A la chasse aux varroas

Nous allons reprendre les choses au début.  Quand on veut lutter contre un fléau, il faut d’abord connaître son ennemi.  Dans ce billet et dans la vidéo associée, nous allons successivement voir comment évaluer la charge en varroas des colonies, puis dans le contexte particulier de nos recherches comment prélever un nombre important de parasites dans le but d’ensemencer les colonies à tester.

Parmi les méthodes qui permettent de compter (ou plutôt d’estimer) le nombre de varroas présents dans une ruche, nous avons choisi ici la méthode du lange graissé (sticky board).  C’est la moins performante, mais la plus simple.  Elle nous suffit dans le cas présent.
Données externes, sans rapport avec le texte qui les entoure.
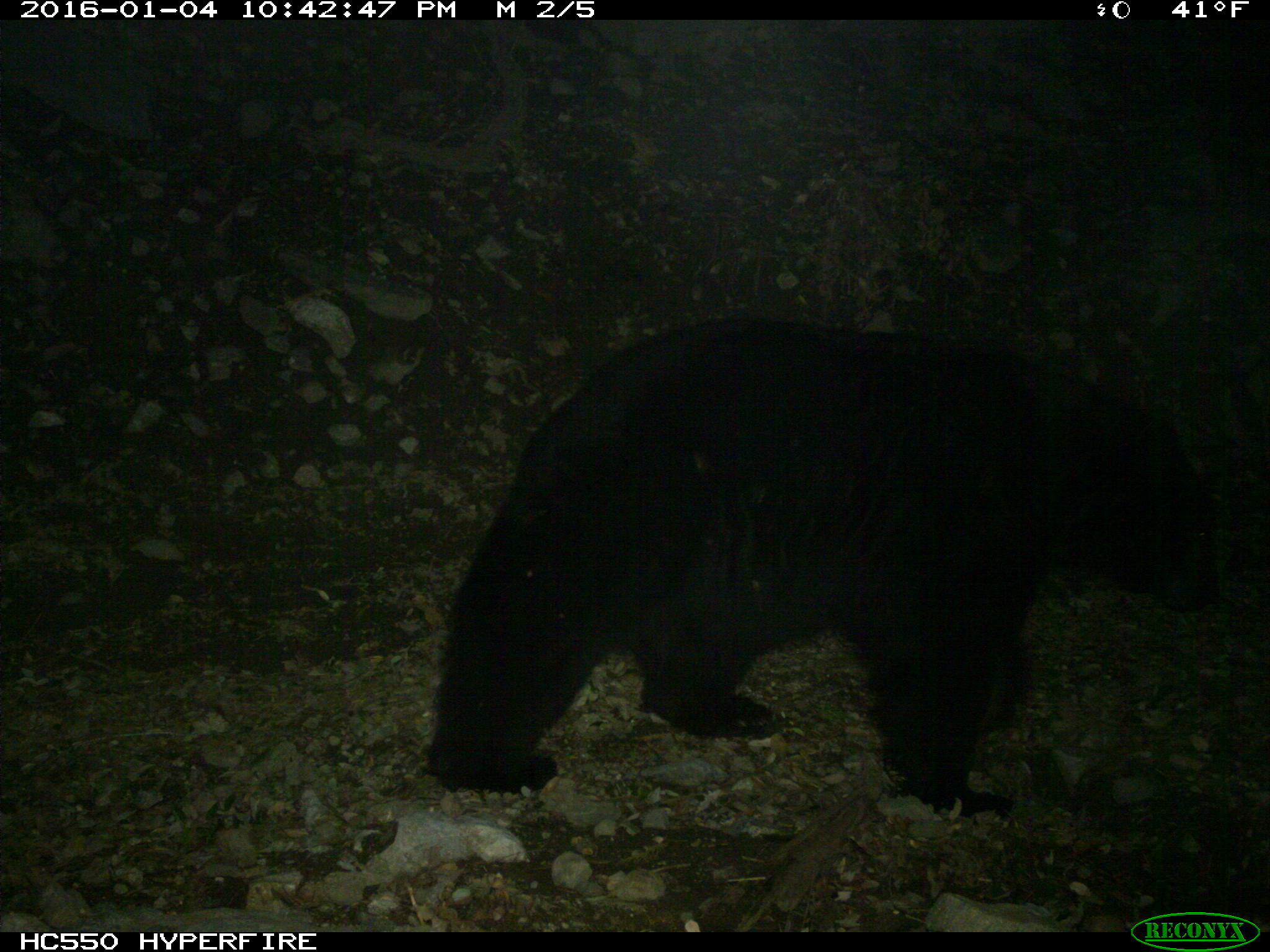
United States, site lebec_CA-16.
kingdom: Animalia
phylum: Chordata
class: Mammalia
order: Carnivora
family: Ursidae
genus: Ursus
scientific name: Ursus americanus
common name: american black bear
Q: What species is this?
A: Ursus americanus (american black bear).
En fait, pour estimer le nombre de varroas dans une colonie, la méthode simplifiée de référence consiste à prélever environ 300 abeilles, les placer dans un récipient avec soit de l’éther (le mieux) soit de l’alcool à 70°, soit un détergent ou un surfactant comme du Tween ou du Triton.  Un liquide du type lave-glace est parfaitement efficace à faible coût.  Après agitation et séparation par filtration, le nombre de varroas est compté et le nombre de varroas présent dans la ruche est estimé (voir plus loin).  C’est ce que nous avons déjà préconisé précédemment, en particulier avec l’appareil EasyCheck.

La méthode du lange graissé consiste à placer sous la ruche (dont le fond doit impérativement être totalement grillagé) une feuille de plastique, carton fin glacé, … recouvert d’un film gras (plutôt une huile alimentaire neutre que du suif ou du saindoux qui vont rancir trop vite).  Le principe est d’empêcher les varroas tombés de fuir ou surtout de se faire transporter par les fourmis qui en sont friandes.  Après trois jours (plus en début de saison, moins lorsque la charge augmente en fin de saison), on compte le nombre de varroas tombés et on le rapporte au nombre de jour, ce qui donne le nombre de chutes journalier.  En l’absence de couvain (reine encagée par exemple) on multiplie par 250-500 pour obtenir le nombre de varroas.  En présence de couvain (situation la plus fréquente) on multiplie par 20-40.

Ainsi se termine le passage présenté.